= Required action =
Each line from the one containing "kingdom: Animalia" through the end of the entries below should be transcribed exactly, and no other line.

= Data for analysis =
═══
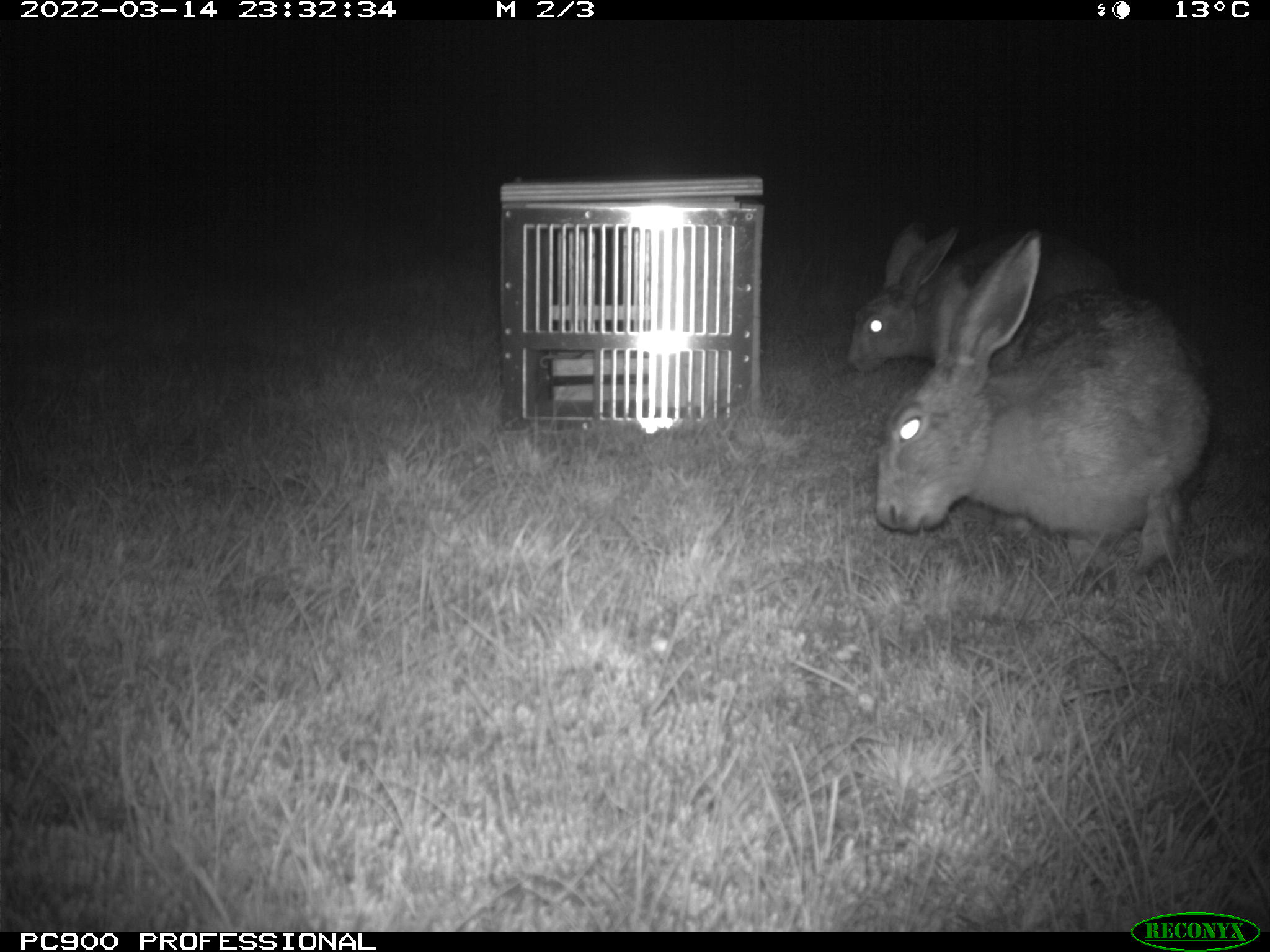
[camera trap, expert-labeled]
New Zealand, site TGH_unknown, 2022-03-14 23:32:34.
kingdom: Animalia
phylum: Chordata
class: Mammalia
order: Lagomorpha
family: Leporidae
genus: Lepus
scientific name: Lepus europaeus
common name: brown hare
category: hare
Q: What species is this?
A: Hare (brown hare) (Lepus europaeus).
═══
= Answer section =
kingdom: Animalia
phylum: Chordata
class: Mammalia
order: Lagomorpha
family: Leporidae
genus: Lepus
scientific name: Lepus europaeus
common name: brown hare
category: hare
Q: What species is this?
A: Hare (brown hare) (Lepus europaeus).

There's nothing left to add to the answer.